EXERCISE PROMPT: The output should contain the listing word for word and no pictures.

◇ ◇ ◇ ◇ ◇ ◇ ◇

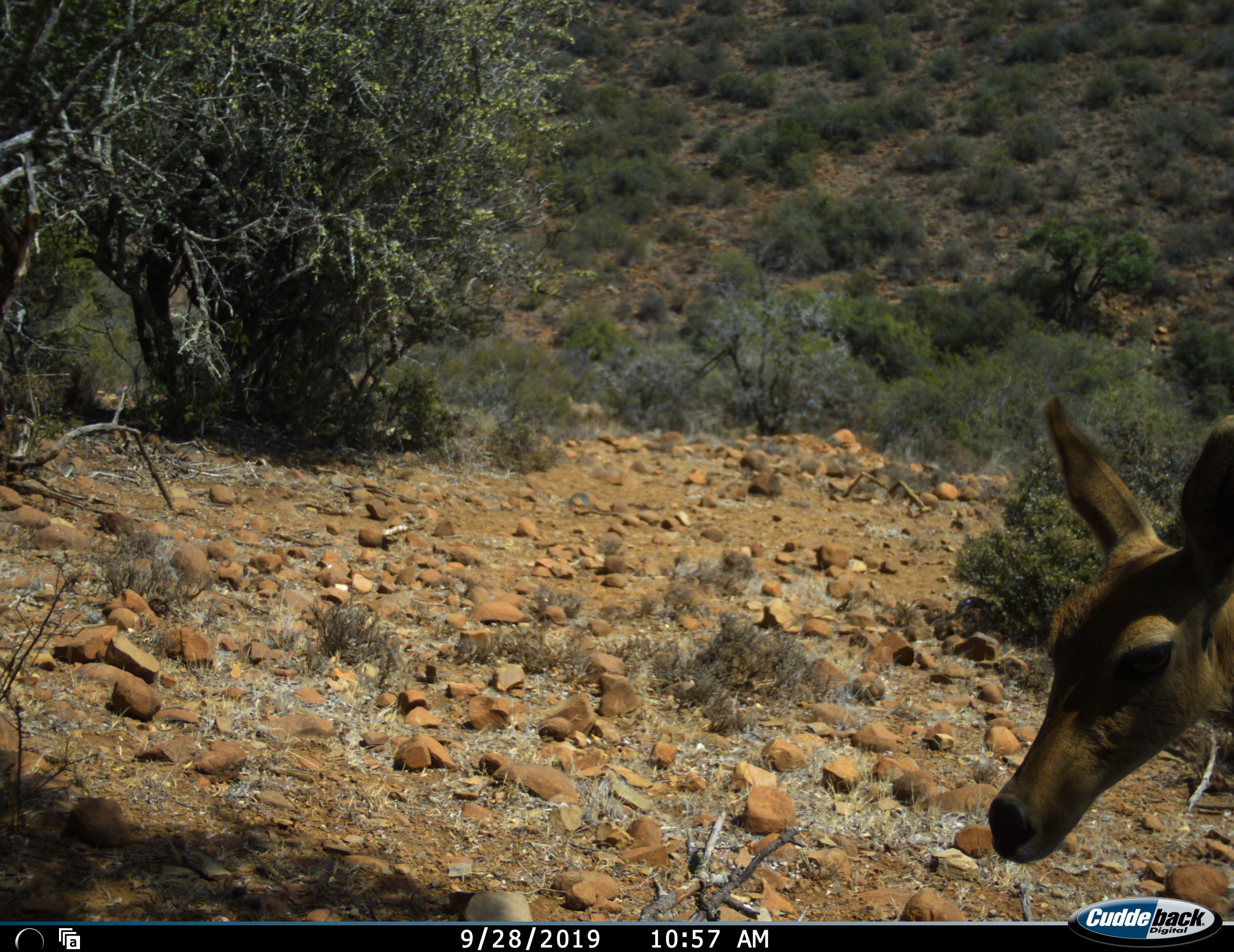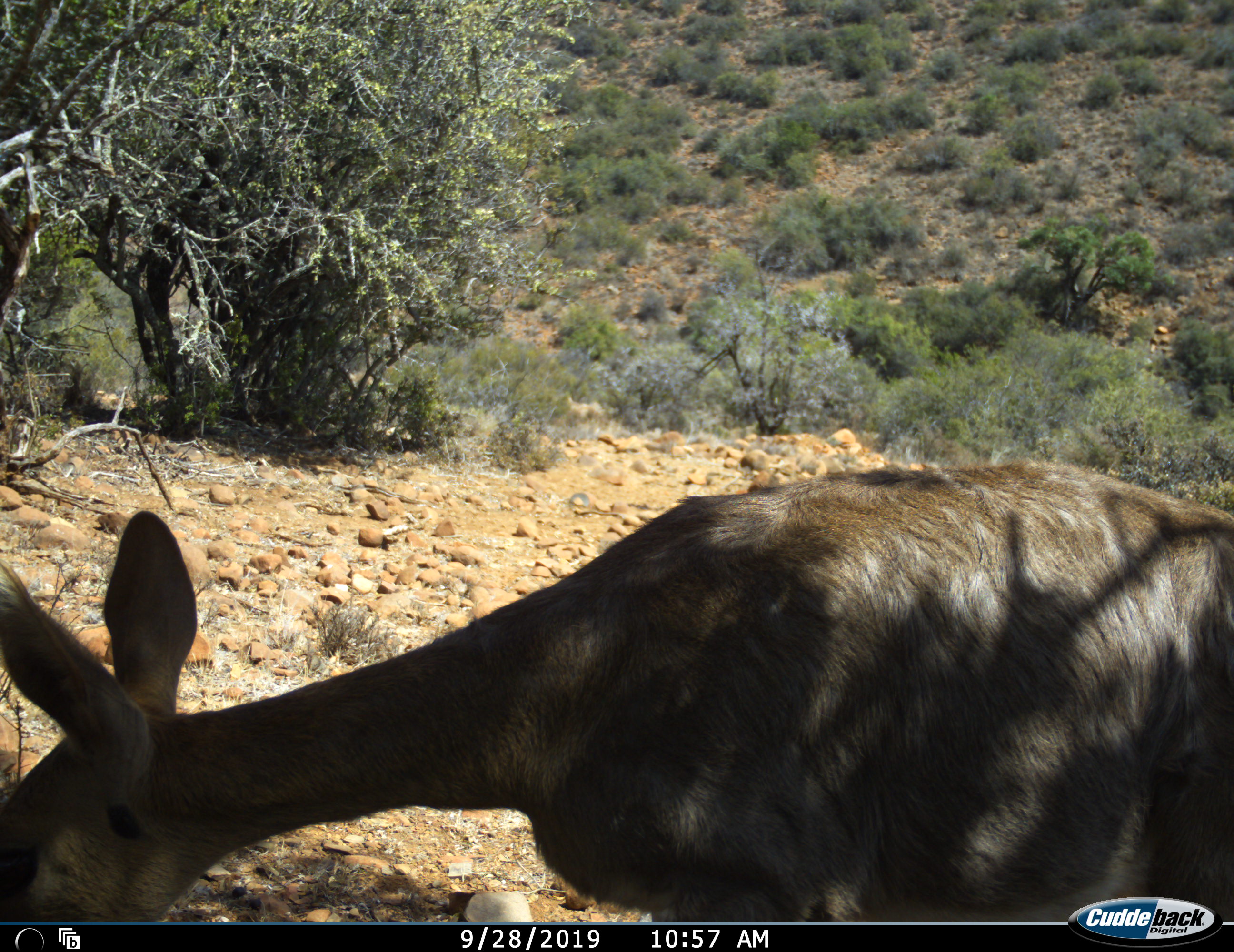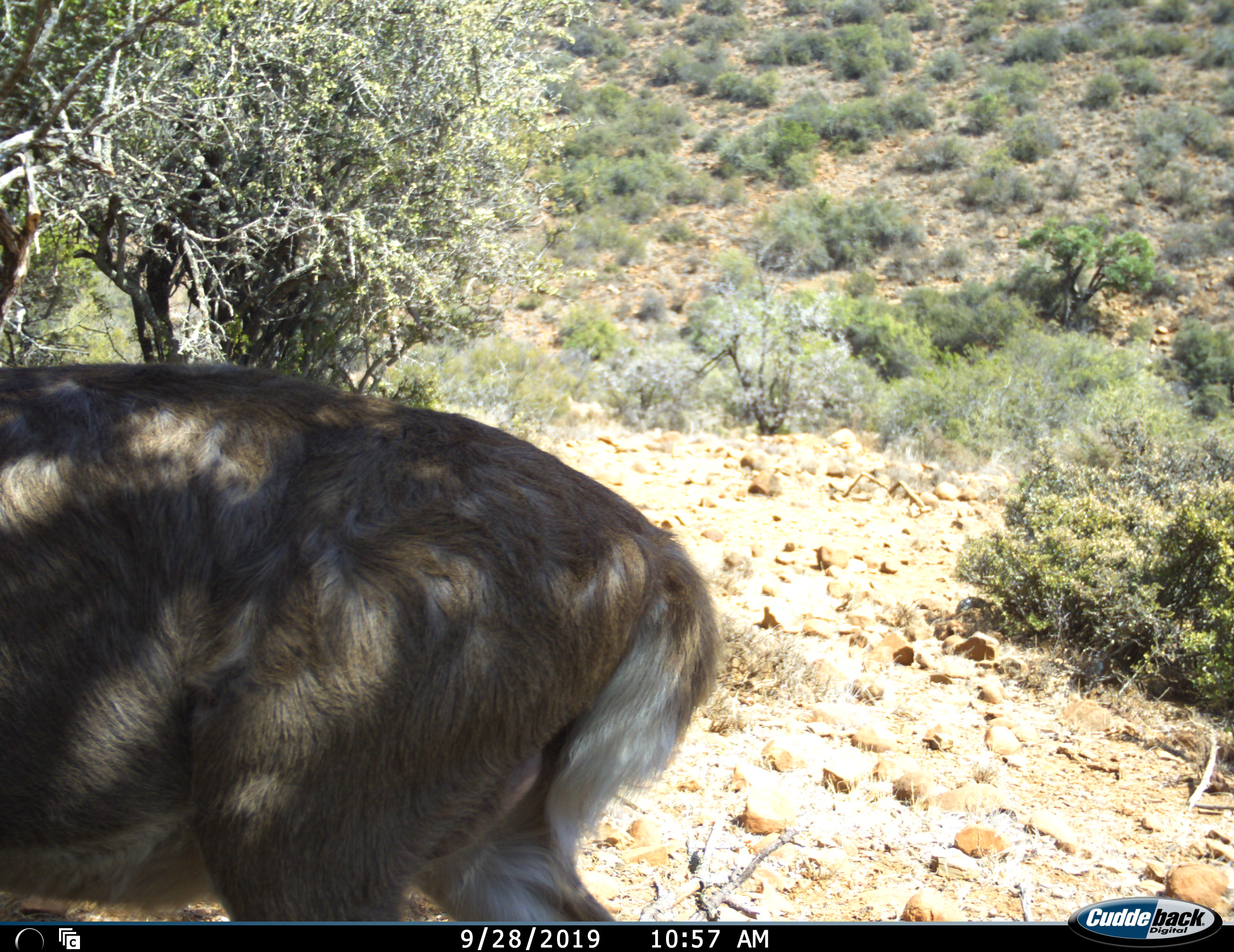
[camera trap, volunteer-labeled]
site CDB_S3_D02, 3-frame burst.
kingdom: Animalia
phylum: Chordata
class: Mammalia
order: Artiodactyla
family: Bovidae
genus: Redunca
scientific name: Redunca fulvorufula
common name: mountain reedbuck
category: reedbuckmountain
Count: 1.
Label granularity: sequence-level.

◇ ◇ ◇ ◇ ◇ ◇ ◇

RESPONSE:
[camera trap, volunteer-labeled]
site CDB_S3_D02, 3-frame burst.
kingdom: Animalia
phylum: Chordata
class: Mammalia
order: Artiodactyla
family: Bovidae
genus: Redunca
scientific name: Redunca fulvorufula
common name: mountain reedbuck
category: reedbuckmountain
Count: 1.
Label granularity: sequence-level.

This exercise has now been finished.